╭──

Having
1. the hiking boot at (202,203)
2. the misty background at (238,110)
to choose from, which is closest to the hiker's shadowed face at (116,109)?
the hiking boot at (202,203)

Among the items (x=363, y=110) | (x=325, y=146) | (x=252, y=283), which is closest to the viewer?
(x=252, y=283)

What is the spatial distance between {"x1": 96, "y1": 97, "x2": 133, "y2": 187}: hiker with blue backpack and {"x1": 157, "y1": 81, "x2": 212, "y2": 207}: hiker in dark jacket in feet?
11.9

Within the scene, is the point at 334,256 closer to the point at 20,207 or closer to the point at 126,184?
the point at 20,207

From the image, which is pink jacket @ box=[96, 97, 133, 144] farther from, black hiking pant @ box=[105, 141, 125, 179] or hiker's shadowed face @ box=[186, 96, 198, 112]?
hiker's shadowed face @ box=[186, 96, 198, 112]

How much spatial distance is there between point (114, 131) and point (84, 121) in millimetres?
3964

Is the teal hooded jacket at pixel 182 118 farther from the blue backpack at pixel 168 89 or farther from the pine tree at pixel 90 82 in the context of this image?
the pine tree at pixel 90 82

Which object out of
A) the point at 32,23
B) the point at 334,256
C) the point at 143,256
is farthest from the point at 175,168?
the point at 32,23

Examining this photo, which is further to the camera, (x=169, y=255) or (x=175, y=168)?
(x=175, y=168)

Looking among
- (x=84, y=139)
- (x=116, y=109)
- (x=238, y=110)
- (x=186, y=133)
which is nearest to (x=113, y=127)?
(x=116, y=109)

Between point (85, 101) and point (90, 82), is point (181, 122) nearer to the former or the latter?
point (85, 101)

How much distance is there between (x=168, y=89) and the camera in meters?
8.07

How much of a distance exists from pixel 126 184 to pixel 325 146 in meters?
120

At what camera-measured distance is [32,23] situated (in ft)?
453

╰──
╭──

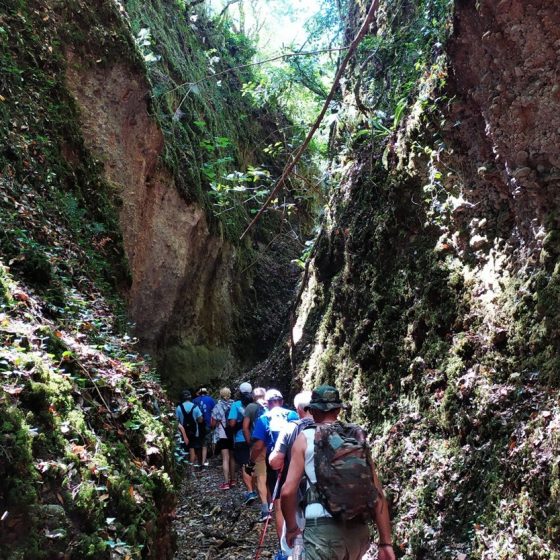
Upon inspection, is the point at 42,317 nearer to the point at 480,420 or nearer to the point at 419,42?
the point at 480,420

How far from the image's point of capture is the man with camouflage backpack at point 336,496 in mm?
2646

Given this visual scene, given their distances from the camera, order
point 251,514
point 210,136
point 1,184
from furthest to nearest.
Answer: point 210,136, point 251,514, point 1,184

╰──

§ **Job**
Reproduce the listing above without changes, from the line with "Given this visual" to the line with "Answer: point 210,136, point", including both of those lines.

§ **Task answer**
Given this visual scene, given their distances from the camera, order
point 251,514
point 210,136
point 1,184
from furthest to nearest.
Answer: point 210,136, point 251,514, point 1,184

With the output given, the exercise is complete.